Extracted data =>
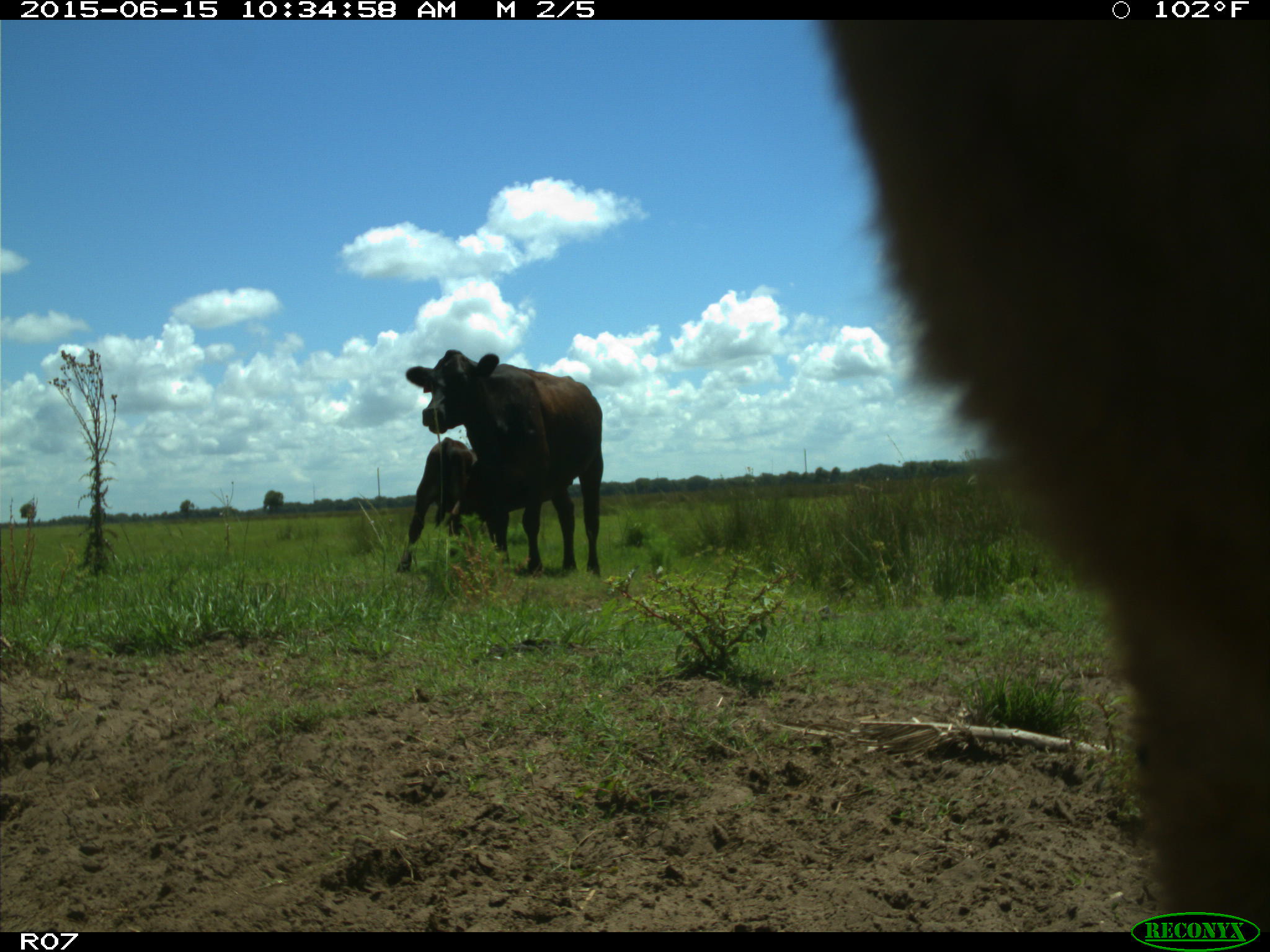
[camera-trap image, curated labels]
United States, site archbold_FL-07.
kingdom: Animalia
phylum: Chordata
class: Mammalia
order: Artiodactyla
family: Bovidae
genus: Bos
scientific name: Bos taurus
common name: domestic cow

Action item => Word for word, return all the entries and skip their pictures.

Exercise solution =>
[camera-trap image, curated labels]
United States, site archbold_FL-07.
kingdom: Animalia
phylum: Chordata
class: Mammalia
order: Artiodactyla
family: Bovidae
genus: Bos
scientific name: Bos taurus
common name: domestic cow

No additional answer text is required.